--- Problem requirements ---
Update the entries by replacing "millimetres" with "millimeters" and leaving every other word unchanged. Give the revised entries without the pictures.

--- Listed entries ---
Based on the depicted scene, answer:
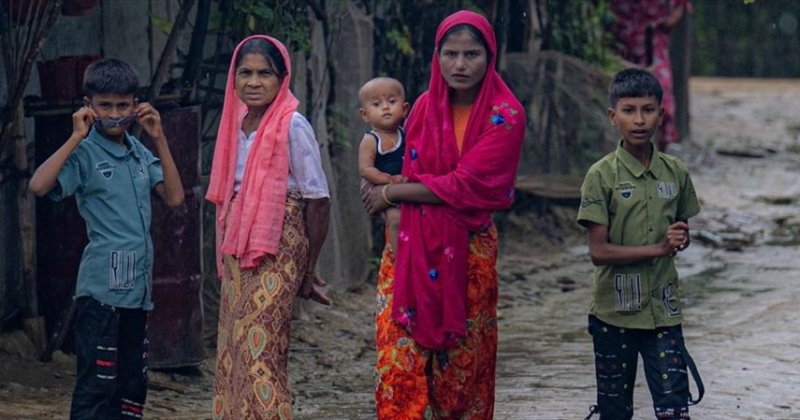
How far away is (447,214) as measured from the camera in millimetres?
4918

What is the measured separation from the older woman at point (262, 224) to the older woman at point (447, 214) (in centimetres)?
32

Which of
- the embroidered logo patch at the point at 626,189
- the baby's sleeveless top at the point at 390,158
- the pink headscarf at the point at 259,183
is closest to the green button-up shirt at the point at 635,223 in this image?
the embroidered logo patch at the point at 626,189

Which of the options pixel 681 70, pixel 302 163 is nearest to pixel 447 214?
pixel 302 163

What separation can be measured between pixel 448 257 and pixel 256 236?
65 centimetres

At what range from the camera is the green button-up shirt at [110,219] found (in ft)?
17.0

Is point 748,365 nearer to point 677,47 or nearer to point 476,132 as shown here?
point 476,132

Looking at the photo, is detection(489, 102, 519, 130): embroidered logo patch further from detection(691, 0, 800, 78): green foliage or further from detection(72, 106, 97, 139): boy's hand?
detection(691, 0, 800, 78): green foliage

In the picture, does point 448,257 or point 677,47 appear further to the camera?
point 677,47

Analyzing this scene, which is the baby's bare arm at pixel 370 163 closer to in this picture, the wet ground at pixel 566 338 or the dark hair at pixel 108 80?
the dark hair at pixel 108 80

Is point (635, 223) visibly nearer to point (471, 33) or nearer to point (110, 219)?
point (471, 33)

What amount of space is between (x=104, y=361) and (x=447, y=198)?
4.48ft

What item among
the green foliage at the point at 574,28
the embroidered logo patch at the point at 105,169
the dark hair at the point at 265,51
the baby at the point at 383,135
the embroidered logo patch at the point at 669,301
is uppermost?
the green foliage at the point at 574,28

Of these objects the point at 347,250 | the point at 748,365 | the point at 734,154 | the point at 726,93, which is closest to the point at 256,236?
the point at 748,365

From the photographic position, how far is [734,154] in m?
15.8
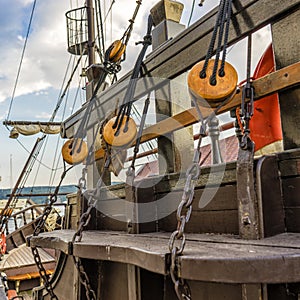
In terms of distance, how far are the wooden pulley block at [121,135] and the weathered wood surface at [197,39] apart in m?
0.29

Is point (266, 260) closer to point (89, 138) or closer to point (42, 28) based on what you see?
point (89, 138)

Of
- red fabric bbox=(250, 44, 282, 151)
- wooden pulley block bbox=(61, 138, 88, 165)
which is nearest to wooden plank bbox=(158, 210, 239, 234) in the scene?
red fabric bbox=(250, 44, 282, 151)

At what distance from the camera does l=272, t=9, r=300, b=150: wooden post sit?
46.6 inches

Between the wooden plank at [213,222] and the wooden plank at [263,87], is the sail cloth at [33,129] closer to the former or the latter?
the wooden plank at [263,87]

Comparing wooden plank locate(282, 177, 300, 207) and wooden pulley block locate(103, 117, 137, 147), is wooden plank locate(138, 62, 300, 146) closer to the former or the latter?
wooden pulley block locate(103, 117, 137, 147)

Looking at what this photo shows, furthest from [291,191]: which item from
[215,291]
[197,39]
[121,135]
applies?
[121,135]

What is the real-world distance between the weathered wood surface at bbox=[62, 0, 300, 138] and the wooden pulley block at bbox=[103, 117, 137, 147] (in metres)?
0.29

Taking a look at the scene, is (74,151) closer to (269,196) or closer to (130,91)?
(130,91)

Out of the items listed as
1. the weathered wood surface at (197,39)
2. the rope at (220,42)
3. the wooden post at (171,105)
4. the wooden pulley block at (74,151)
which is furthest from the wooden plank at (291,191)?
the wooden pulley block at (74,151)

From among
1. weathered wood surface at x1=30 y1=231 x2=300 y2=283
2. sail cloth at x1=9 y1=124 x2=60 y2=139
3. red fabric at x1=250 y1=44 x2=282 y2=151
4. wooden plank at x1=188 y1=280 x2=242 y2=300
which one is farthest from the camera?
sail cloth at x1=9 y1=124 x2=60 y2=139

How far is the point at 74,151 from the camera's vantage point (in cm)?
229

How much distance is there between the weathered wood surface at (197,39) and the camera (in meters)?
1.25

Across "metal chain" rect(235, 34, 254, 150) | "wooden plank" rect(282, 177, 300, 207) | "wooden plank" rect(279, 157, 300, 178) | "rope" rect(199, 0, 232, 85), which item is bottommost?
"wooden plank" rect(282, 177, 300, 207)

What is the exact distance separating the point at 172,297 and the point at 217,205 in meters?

--- Response to this task ---
Based on the depicted scene, answer:
How far away is (447,214) as measured from the camera in millimeters?
4918

What is the measured separation from the older woman at point (262, 224) to the older woman at point (447, 214) (in centimetres)?
32

Which of
- the embroidered logo patch at the point at 626,189
- the baby's sleeveless top at the point at 390,158
- the pink headscarf at the point at 259,183
is closest to the green button-up shirt at the point at 635,223 in this image?
the embroidered logo patch at the point at 626,189

Which of the options pixel 681 70, pixel 302 163 is nearest to pixel 447 214?
pixel 302 163

What separation can be measured between pixel 448 257 and pixel 256 236?
65 centimetres

At what range from the camera is the green button-up shirt at [110,219] found (in ft)?
17.0

Is point 748,365 nearer to point 677,47 or nearer to point 476,132 as shown here?
point 476,132

Looking at the photo, is detection(489, 102, 519, 130): embroidered logo patch further from detection(691, 0, 800, 78): green foliage or further from detection(72, 106, 97, 139): boy's hand?
detection(691, 0, 800, 78): green foliage

In the picture, does point 448,257 or point 677,47 appear further to the camera?
point 677,47

Analyzing this scene, which is the baby's bare arm at pixel 370 163 closer to in this picture, the wet ground at pixel 566 338 or the dark hair at pixel 108 80?
the dark hair at pixel 108 80

Is point (635, 223) visibly nearer to point (471, 33) or nearer to point (110, 219)?
point (471, 33)

What amount of space is between (x=104, y=361) and (x=447, y=198)?
4.48ft

What item among
the green foliage at the point at 574,28
the embroidered logo patch at the point at 105,169
the dark hair at the point at 265,51
the baby at the point at 383,135
the embroidered logo patch at the point at 669,301
is uppermost?
the green foliage at the point at 574,28

Of these objects the point at 347,250 | the point at 748,365 | the point at 734,154 | the point at 726,93, which is closest to the point at 256,236?
the point at 748,365

From the photographic position, how far is [734,154] in m?
15.8
In terms of distance, how far are the wooden pulley block at [121,135] and the weathered wood surface at [197,39] apart in m?
0.29

Is point (266, 260) closer to point (89, 138) or closer to point (42, 28) based on what you see?
point (89, 138)

Of
- red fabric bbox=(250, 44, 282, 151)
- wooden pulley block bbox=(61, 138, 88, 165)
which is nearest to wooden plank bbox=(158, 210, 239, 234) in the scene?
red fabric bbox=(250, 44, 282, 151)

At what distance from the camera does l=272, t=9, r=300, b=150: wooden post sit?
46.6 inches

Between the wooden plank at [213,222] and the wooden plank at [263,87], is the sail cloth at [33,129] closer to the former or the latter?
the wooden plank at [263,87]

Comparing wooden plank locate(282, 177, 300, 207) and wooden pulley block locate(103, 117, 137, 147), is wooden plank locate(138, 62, 300, 146) closer to the former or the latter?
wooden pulley block locate(103, 117, 137, 147)

Looking at what this photo shows, furthest from [291,191]: which item from
[215,291]
[197,39]
[121,135]
applies?
[121,135]

What is the real-world distance between the weathered wood surface at bbox=[62, 0, 300, 138] and the wooden pulley block at bbox=[103, 117, 137, 147] (in metres)?
0.29

Taking a look at the scene, is (74,151) closer to (269,196) or closer to (130,91)?
(130,91)

Out of the items listed as
1. the weathered wood surface at (197,39)
2. the rope at (220,42)
3. the wooden post at (171,105)
4. the wooden pulley block at (74,151)
which is furthest from the wooden plank at (291,191)?
the wooden pulley block at (74,151)

From among
1. weathered wood surface at x1=30 y1=231 x2=300 y2=283
2. sail cloth at x1=9 y1=124 x2=60 y2=139
3. red fabric at x1=250 y1=44 x2=282 y2=151
4. wooden plank at x1=188 y1=280 x2=242 y2=300
which one is farthest from the camera?
sail cloth at x1=9 y1=124 x2=60 y2=139

How far is the point at 74,151 from the camera's vantage point (in cm)?
229

How much distance is there between the weathered wood surface at (197,39) and the camera (in meters)?
1.25

Across "metal chain" rect(235, 34, 254, 150) | "wooden plank" rect(282, 177, 300, 207) | "wooden plank" rect(279, 157, 300, 178) | "rope" rect(199, 0, 232, 85), which item is bottommost?
"wooden plank" rect(282, 177, 300, 207)

What is the exact distance separating the point at 172,297 and the point at 217,205 in meters?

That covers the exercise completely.